A index cannot be deferred - doesn't matter if it is UNIQUE or not, partial or not, only a UNIQUE constraint. Other types of constraints (FOREIGN KEY, PRIMARY KEY, EXCLUDE) are also deferrable - but not CHECK constraints.

So the unique partial index (and the implicit constraint it implements) will be checked at every statement (and in fact after every row insert/update in current implementation), not at the end of transaction.


What you could do, if you want to implement this constraint as deferrable, is to add one more table in the design.
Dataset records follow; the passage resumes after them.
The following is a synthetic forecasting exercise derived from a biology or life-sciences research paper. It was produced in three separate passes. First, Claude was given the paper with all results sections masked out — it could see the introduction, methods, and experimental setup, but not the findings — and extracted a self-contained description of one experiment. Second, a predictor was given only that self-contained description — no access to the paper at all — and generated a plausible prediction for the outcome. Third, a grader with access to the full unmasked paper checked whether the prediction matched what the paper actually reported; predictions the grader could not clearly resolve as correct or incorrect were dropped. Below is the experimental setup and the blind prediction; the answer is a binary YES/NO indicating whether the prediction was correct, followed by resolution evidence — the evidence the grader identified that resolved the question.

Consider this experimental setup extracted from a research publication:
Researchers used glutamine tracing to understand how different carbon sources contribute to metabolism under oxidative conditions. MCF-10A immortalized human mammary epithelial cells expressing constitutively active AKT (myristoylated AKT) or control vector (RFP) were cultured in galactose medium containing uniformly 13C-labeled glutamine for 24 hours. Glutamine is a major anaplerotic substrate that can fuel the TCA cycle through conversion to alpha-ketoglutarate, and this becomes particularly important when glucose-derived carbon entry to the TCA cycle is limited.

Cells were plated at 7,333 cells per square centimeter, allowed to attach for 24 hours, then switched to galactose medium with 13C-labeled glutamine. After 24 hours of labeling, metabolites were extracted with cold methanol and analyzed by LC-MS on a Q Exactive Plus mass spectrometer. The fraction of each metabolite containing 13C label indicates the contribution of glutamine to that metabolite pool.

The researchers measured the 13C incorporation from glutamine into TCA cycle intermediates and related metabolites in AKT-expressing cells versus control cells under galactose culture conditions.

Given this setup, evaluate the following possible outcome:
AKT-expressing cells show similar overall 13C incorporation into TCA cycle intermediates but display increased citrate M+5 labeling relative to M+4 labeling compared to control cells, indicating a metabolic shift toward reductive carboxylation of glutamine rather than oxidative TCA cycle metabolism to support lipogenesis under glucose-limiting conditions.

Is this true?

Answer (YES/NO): NO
Something like this:

CREATE TABLE public.booking_status
  ( booking_id int NOT NULL,               -- same types
    check_in timestamp NOT NULL,           -- as in  
    check_out timestamp NOT NULL,          -- booking
    CONSTRAINT unique_booking
        UNIQUE (check_in, check_out)
        DEFERRABLE INITIALLY DEFERRED,
    CONSTRAINT unique_booking_fk
        FOREIGN KEY (booking_id, check_in, check_out)
        REFERENCES public.booking (booking_id, check_in, check_out)
        DEFERRABLE INITIALLY DEFERRED
  ) ;

With this design and assuming that booking_status has only 2 possible options (0 and 1), you could remove it entirely from booking (if there is a row at booking_status, it's 1, if not is 0).
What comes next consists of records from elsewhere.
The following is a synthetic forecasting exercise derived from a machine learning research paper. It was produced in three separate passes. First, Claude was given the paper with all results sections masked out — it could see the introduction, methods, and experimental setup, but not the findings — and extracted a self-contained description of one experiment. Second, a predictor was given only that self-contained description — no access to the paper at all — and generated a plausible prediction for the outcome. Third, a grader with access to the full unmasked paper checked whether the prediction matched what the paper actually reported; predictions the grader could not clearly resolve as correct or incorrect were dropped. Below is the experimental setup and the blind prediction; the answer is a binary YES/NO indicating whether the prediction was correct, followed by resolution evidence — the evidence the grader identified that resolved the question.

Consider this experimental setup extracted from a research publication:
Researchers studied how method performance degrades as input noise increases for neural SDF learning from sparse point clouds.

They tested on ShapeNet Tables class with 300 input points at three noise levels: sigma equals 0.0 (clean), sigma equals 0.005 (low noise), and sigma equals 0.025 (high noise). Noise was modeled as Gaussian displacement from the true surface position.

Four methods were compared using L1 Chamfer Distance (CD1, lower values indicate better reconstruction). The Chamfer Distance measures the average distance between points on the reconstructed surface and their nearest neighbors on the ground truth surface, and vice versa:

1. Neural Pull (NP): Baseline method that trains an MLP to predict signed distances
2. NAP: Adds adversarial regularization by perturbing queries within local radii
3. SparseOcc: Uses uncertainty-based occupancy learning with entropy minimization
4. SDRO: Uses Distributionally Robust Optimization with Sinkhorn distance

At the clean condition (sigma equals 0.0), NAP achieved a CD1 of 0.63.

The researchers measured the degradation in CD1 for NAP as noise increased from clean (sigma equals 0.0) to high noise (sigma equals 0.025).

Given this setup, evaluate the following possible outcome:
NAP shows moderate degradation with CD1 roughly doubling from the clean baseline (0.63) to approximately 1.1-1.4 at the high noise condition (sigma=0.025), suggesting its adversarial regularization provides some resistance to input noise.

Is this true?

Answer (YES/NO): NO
Another method would be to (ab)use an EXCLUDE constraint:

ALTER TABLE booking
    ADD CONSTRAINT unique_booking
        EXCLUDE 
          ( check_in  WITH =, 
            check_out WITH =, 
            (CASE WHEN booking_status = 1 THEN TRUE END) WITH =
          ) 
        DEFERRABLE INITIALLY DEFERRED ;

Tested at dbfiddle.

What the above does:

  • The CASE expression becomes NULL when booking_status is null or different than 1. We could write (CASE WHEN booking_status = 1 THEN TRUE END) as (booking_status = 1 OR NULL) if that makes it any more clear.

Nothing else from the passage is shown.